This website is a detailed look at the Montgomery Bus Boycott of 1955–1956 as covered in the Montgomery Advertiser. It includes more than 20 oral histories, more than 40 archival news stories, and more than 20 images of the event. A 3,000-word overview section provides details regarding the boycott, the people involved, why it occurred, and the outcome. A biography section includes more details regarding the individuals involved with the boycott. A memorial page for Rosa Parks, one of the most visible figures of the Montgomery Bus Boycott, includes photos, videos, and news articles from the Montgomery Advertiser regarding her death. "Voices of the Boycott" includes oral histories from the participants of the boycott.
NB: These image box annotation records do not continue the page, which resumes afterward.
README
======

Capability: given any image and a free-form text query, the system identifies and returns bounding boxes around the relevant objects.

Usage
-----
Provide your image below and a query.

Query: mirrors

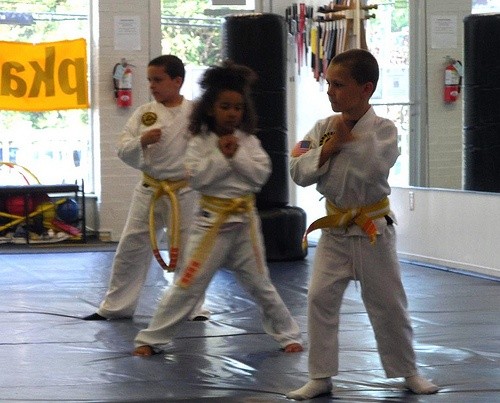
[363,0,500,197]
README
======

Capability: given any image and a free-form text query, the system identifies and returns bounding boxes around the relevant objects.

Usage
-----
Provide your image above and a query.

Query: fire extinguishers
[113,58,135,107]
[443,56,462,103]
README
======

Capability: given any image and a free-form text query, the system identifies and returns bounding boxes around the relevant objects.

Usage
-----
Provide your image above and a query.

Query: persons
[286,48,441,401]
[132,63,305,356]
[81,55,211,321]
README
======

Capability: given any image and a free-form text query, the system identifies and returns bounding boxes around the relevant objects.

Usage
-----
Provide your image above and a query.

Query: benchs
[1,178,87,246]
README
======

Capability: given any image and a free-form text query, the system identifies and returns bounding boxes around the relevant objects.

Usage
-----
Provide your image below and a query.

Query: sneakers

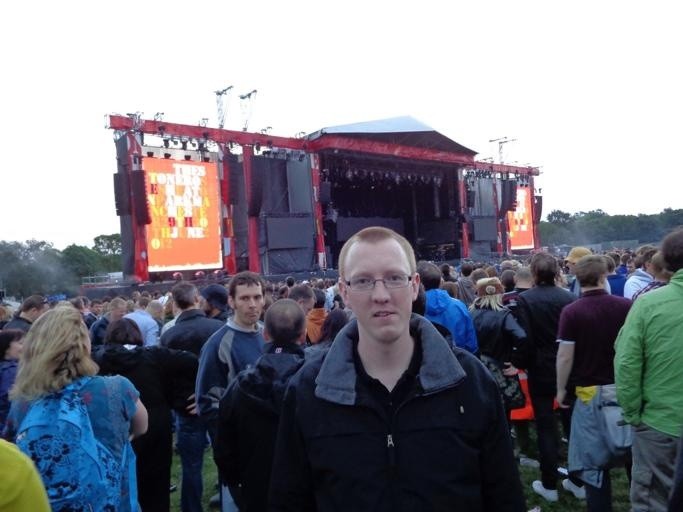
[519,454,541,469]
[561,476,588,501]
[561,436,569,443]
[531,479,559,503]
[513,448,518,460]
[510,429,517,439]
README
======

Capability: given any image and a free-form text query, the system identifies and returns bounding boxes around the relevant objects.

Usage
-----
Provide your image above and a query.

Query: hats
[199,283,230,313]
[563,246,594,265]
[476,276,506,297]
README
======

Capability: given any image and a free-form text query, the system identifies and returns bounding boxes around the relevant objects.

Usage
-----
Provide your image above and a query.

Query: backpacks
[14,374,129,512]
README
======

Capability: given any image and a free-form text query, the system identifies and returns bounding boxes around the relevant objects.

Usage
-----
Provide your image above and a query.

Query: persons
[265,226,529,510]
[2,245,683,512]
[613,230,683,512]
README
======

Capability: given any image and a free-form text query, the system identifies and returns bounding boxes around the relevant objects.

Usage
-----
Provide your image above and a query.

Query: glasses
[342,271,413,292]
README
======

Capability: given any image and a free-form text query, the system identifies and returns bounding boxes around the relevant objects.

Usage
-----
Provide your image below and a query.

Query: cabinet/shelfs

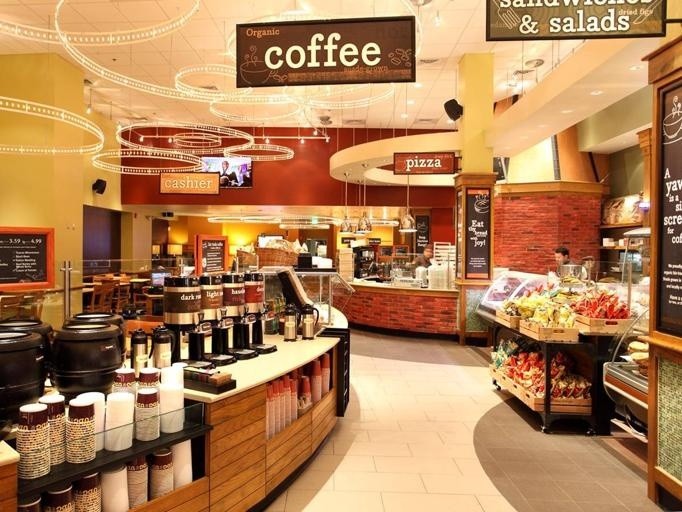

The site also includes an archive of stories from the Montgomery Advertiser and the Associated Press regarding the boycott. This includes front page stories, as well as smaller news stories from within the newspaper. Finally a photo gallery contains booking photos, images of speeches, and photos of the events. None of the images in the gallery are graphic in nature.

Though the site is very user-friendly and all information easily accessible, it is somewhat limited in its focus on primary sources directly tied to the Montgomery Advertiser. Still, this website could potentially be useful for educators and students looking to supplement their studies on the U.S. Civil Rights Movement, especially due to the inclusion of the oral histories.